[Devel] [PATCH RHEL8 COMMIT] ve/posix-timers: reference ve monotonic clock from ve start (v2)

Konstantin Khorenko khorenko at virtuozzo.com
Wed Oct 14 15:52:17 MSK 2020


The commit is pushed to "branch-rh8-4.18.0-193.6.3.vz8.4.x-ovz" and will appear at https://src.openvz.org/scm/ovz/vzkernel.git
after rh8-4.18.0-193.6.3.vz8.4.12
------>
commit 5f2799f1c2d5997984d15ffc901314eedc6b1295
Author: Kirill Tkhai <ktkhai at parallels.com>
Date:   Tue Aug 5 13:22:35 2014 +0400

    ve/posix-timers: reference ve monotonic clock from ve start (v2)
    
    So that CLOCK_MONOTONIC will be monotonic even if ve is migrated to
    another hw node.
    
    Note, translating ve <-> abs time in clock_settime and timer_settime is
    not necessary because (1) clock_settime won't set monotonic clock and
    (2) timer_gettime always returns relative time.
    
    https://jira.sw.ru/browse/PSBM-13860
    
    diff-posix_timers-reference-ct-monotonic-clock-from-ct-start
    
    Signed-off-by: Vladimir Davydov <vdavydov at parallels.com>
    
    Acked-by: Pavel Emelyanov <xemul at parallels.com>
    Signed-off-by: Kirill Tkhai <ktkhai at parallels.com>
    
    +++
    ve/posix-timers: reference ve monotonic clock from start in clock_nanosleep
    
    This is an addition to diff-posix_timers-reference-ct-monotonic-clock-from-ct-start
    
    Otherwise, apps that use sys_clock_nanosleep() to suspend their
    execution can hang after ve migration.
    
    diff-posix-timers-reference-ve-monotonic-clock-from-ve-start-in-clock_nanosleep
    
    Signed-off-by: Vladimir Davydov <vdavydov at parallels.com>
    
    Acked-by: Konstantin Khlebnikov <khlebnikov at openvz.org>
    Acked-by: Pavel Emelyanov <xemul at parallels.com>
    Signed-off-by: Kirill Tkhai <ktkhai at parallels.com>
    
    +++
    timers: Port diff-ve-timers-convert-ve-monotonic-to-abs-time-when-setting-timerfd-2
    
    Need this for docker, as sometimes systemd-tmpfiles-clean.timer inside
    a PCS7 CT is spamming dbus with requests to start corresponding service.
    And at the same time Docker tries to create cgroup for container and
    attach it to hierarchies like memory and blkio.
    
    That is because systemd timer was triggered with non-virtualized timerfd
    using plain host clock but check that timer is successfull uses
    virtualized clock_gettime and don't pass before proper(in-container)
    timer activation.

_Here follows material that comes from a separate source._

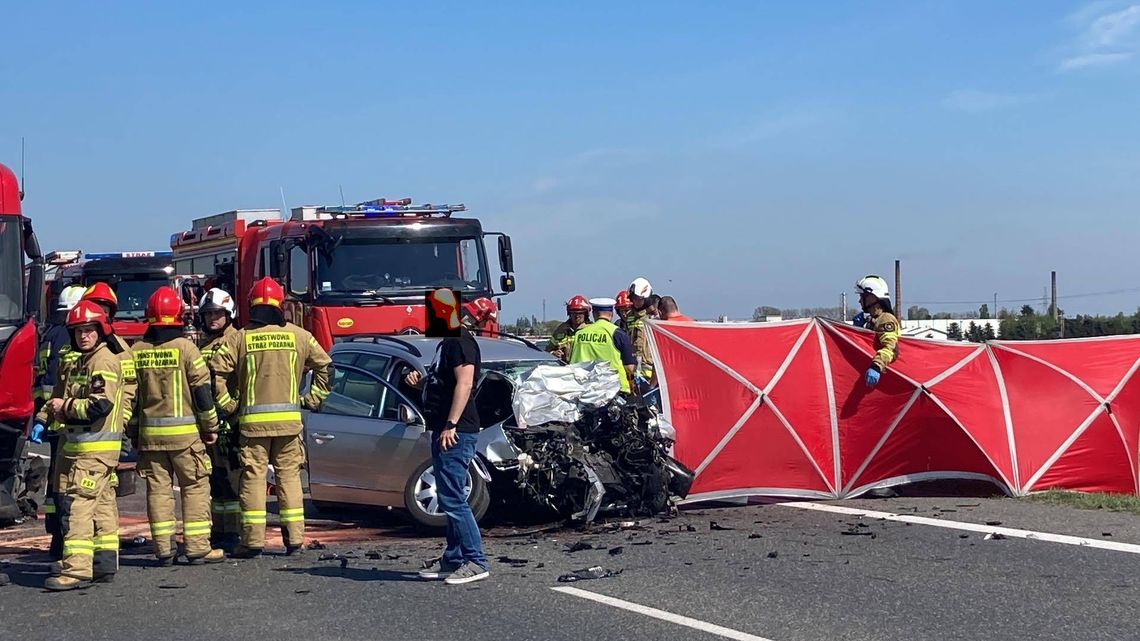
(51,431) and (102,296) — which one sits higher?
(102,296)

And timers charges again and again starts service
    got in busy loop.
    
    https://jira.sw.ru/browse/PSBM-34017
    
    v2: move the stubs to ve.h
    
    Port the following RH6 commit:
    
      Author: Vladimir Davydov
      Email: vdavydov at parallels.com
      Subject: fs: convert ve monotonic to abs time when setting timerfd
      Date: Fri, 15 Feb 2013 11:57:09 +0400
    
      * [timers] corrected TFD_TIMER_ABSTIME timer handling,
        the issue led to high cpu usage inside a Fedora 18 CT
        by 'init' process (PSBM-18284)
    
      Monotonic time inside container, as it can be obtained using various
      system calls such as clock_gettime, is reported since start of the container,
      not since start of the whole system. This was made in order to avoid time
      issues while a container is migrated between different physical hosts, but this
      also introduced a lot of problems in time- related system calls because
      absolute monotonic time, which is in fact relative to container, passed to those
      system calls must be converted to system-wide monotonic time, which is used by
      kernel hrtimers.
    
      One of those buggy system calls is timerfd_settime which accepts as an
      argument absolute time if flag TFD_TIMER_ABSTIME is specified.
    
      The patch fixes it by converting container monotonic time to system-
      wide monotonic time using the monotonic_ve_to_abs() function, which was
      introduced earlier and is now exported for that reason.
    
      https://jira.sw.ru/browse/PSBM-18284
    
      Signed-off-by: Vladimir Davydov <vdavydov at parallels.com>
    
    Signed-off-by: Pavel Tikhomirov <ptikhomirov at virtuozzo.com>
    Signed-off-by: Kirill Tkhai <ktkhai at odin.com>
    Reviewed-by: Vladimir Davydov <vdavydov at parallels.com>
    
    (cherry picked from vz7 commit 869542c24c41c0578b47d2ef83cfa63427e0e5e1)
    Signed-off-by: Konstantin Khorenko <khorenko at virtuozzo.com>
    
    +++
    timers should not get negative argument
    
    This patch fixes 25-sec delay on login into systemd based containers.
    
    Userspace application can set timer for past
    and expect that the timer will be expired immediately.
    
    This can do not work as expected inside migrated containers.
    Translated argument provided to timer can become negative,
    and according timer will sleep a very long time.
    
    https://jira.sw.ru/browse/PSBM-48475
    
    CC: Vladimir Davydov <vdavydov at virtuozzo.com>
    CC: Konstantin Khorenko <khorenko at virtuozzo.com>
    Signed-off-by: Vasily Averin <vvs at virtuozzo.com>
    Acked-by: Cyrill Gorcunov <gorcunov at openvz.org>
    
    (cherry picked from vz7 commit a71fa19facb00472e47760255ab2e6fa16885732)
    Signed-off-by: Konstantin Khorenko <khorenko at virtuozzo.com>
---
 fs/timerfd.c               |  8 +++++--
 include/linux/ve.h         |  8 +++++++
 kernel/time/posix-timers.c | 54 ++++++++++++++++++++++++++++++++++++++++++++--
 3 files changed, 66 insertions(+), 4 deletions(-)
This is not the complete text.